Le Secrétaire Général Adjoint des Nations Unies chargé des opérations de maintien de la paix, Jean-Pierre Lacroix, a entamé ce lundi 9 février 2026 une visite de travail de trois jours en République Démocratique du Congo. Ce déplacement intervient dans un contexte crucial où les efforts diplomatiques et sécuritaires se concentrent sur la stabilisation de la situation dans l'Est du pays, en proie à des conflits persistants.

Le principal objectif de cette visite de haut niveau est de soutenir et d'accélérer la mise en œuvre des mécanismes de paix récemment négociés. Selon la communication officielle de la MONUSCO, la mission de Jean-Pierre Lacroix s'inscrit "dans la dynamique actuelle visant à opérationnaliser le mécanisme de suivi et de vérification du cessez-le-feu".

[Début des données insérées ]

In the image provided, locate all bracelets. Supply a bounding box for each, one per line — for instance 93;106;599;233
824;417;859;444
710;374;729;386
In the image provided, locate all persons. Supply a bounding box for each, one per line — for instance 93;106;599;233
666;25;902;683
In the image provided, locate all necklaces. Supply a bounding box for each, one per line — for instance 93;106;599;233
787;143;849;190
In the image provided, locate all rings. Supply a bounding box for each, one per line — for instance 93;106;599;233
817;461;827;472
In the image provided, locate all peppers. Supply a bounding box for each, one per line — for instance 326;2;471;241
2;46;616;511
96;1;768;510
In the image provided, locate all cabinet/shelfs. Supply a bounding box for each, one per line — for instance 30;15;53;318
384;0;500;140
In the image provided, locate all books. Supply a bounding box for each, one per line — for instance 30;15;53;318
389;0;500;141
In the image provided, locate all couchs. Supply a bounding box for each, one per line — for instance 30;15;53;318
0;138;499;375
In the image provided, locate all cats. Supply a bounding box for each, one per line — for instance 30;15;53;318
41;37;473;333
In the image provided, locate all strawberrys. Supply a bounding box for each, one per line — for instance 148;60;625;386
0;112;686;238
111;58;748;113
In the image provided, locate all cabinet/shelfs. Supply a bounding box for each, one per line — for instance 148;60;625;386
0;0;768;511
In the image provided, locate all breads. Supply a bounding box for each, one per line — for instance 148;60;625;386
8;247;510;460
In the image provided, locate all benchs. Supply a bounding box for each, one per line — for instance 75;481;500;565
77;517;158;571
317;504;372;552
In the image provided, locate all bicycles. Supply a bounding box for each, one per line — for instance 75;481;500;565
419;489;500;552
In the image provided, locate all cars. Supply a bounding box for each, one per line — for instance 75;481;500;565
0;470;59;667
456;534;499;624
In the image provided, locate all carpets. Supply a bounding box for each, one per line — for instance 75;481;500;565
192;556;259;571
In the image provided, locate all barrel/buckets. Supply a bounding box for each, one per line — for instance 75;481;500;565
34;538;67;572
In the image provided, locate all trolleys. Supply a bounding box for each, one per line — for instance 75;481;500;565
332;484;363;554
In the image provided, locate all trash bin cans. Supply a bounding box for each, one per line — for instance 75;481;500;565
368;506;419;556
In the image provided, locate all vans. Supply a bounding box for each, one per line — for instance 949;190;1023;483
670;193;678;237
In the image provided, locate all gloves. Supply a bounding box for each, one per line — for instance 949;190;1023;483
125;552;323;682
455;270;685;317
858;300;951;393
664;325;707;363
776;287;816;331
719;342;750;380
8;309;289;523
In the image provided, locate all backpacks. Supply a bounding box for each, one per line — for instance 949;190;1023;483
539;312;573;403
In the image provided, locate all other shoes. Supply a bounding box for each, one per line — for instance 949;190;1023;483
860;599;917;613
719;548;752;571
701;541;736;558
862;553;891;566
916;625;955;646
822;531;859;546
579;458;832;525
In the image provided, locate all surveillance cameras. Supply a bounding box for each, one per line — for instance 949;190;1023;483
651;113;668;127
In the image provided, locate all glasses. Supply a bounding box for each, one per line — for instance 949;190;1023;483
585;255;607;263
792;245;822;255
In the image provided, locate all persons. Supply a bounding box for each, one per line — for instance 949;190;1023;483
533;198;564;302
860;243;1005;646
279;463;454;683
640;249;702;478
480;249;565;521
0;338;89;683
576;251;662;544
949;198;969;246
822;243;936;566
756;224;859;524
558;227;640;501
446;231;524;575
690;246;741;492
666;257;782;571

Cette initiative fait directement suite aux avancées diplomatiques obtenues lors des pourparlers de Doha, au Qatar, où les parties prenantes s'étaient accordées sur des mesures de désescalade. La visite du haut fonctionnaire de l'ONU vise donc à traduire ces engagements politiques en actions concrètes sur le terrain. Il devrait rencontrer plusieurs responsables congolais, des acteurs de la société civile ainsi que le commandement de la force de la MONUSCO pour évaluer les progrès et identifier les défis restants.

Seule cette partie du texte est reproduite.